▶ Raw material:
>>
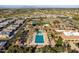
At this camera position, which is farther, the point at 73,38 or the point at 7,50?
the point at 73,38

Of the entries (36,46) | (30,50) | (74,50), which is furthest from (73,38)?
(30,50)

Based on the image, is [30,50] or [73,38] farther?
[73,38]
<<
▶ WRITTEN TASK: Please reproduce the material word for word, starting at the line that contains "Of the entries" and ending at the final line of the material, including both of those lines.

▶ ANSWER TO THIS PROBLEM:
Of the entries (36,46) | (30,50) | (74,50), which is furthest from (73,38)?
(30,50)

Based on the image, is [30,50] or [73,38] farther?
[73,38]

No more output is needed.